* _TASK PROMPT_: Repeat all the data that appears below, keeping it exact.

* _Collected data entries_:
————

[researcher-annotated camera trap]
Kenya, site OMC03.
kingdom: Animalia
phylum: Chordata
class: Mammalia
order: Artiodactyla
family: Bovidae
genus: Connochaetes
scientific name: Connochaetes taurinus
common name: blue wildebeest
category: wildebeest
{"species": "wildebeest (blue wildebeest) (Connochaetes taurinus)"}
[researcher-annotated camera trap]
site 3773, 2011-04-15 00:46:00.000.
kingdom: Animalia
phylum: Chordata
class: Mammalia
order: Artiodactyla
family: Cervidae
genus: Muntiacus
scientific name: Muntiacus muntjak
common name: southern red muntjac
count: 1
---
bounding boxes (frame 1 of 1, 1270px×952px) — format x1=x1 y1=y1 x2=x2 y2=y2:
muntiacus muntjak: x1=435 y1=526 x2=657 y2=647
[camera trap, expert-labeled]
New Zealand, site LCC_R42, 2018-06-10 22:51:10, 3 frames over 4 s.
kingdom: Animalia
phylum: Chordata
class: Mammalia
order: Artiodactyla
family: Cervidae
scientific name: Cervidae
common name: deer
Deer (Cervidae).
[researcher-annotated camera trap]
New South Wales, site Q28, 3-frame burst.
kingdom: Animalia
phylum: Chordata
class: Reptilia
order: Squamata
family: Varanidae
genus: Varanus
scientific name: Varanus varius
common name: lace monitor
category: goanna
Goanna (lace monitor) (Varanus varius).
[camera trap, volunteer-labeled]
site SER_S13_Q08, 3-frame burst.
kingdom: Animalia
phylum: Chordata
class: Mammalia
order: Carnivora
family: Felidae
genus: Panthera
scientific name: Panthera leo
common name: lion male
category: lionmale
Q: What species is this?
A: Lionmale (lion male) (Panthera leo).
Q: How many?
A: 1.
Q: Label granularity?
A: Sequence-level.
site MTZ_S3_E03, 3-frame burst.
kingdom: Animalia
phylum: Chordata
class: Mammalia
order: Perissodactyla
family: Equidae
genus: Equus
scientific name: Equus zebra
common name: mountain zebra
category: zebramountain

————

* _SOLUTION TO THE EXERCISE_:
[researcher-annotated camera trap]
Kenya, site OMC03.
kingdom: Animalia
phylum: Chordata
class: Mammalia
order: Artiodactyla
family: Bovidae
genus: Connochaetes
scientific name: Connochaetes taurinus
common name: blue wildebeest
category: wildebeest
{"species": "wildebeest (blue wildebeest) (Connochaetes taurinus)"}
[researcher-annotated camera trap]
site 3773, 2011-04-15 00:46:00.000.
kingdom: Animalia
phylum: Chordata
class: Mammalia
order: Artiodactyla
family: Cervidae
genus: Muntiacus
scientific name: Muntiacus muntjak
common name: southern red muntjac
count: 1
---
bounding boxes (frame 1 of 1, 1270px×952px) — format x1=x1 y1=y1 x2=x2 y2=y2:
muntiacus muntjak: x1=435 y1=526 x2=657 y2=647
[camera trap, expert-labeled]
New Zealand, site LCC_R42, 2018-06-10 22:51:10, 3 frames over 4 s.
kingdom: Animalia
phylum: Chordata
class: Mammalia
order: Artiodactyla
family: Cervidae
scientific name: Cervidae
common name: deer
Deer (Cervidae).
[researcher-annotated camera trap]
New South Wales, site Q28, 3-frame burst.
kingdom: Animalia
phylum: Chordata
class: Reptilia
order: Squamata
family: Varanidae
genus: Varanus
scientific name: Varanus varius
common name: lace monitor
category: goanna
Goanna (lace monitor) (Varanus varius).
[camera trap, volunteer-labeled]
site SER_S13_Q08, 3-frame burst.
kingdom: Animalia
phylum: Chordata
class: Mammalia
order: Carnivora
family: Felidae
genus: Panthera
scientific name: Panthera leo
common name: lion male
category: lionmale
Q: What species is this?
A: Lionmale (lion male) (Panthera leo).
Q: How many?
A: 1.
Q: Label granularity?
A: Sequence-level.
site MTZ_S3_E03, 3-frame burst.
kingdom: Animalia
phylum: Chordata
class: Mammalia
order: Perissodactyla
family: Equidae
genus: Equus
scientific name: Equus zebra
common name: mountain zebra
category: zebramountain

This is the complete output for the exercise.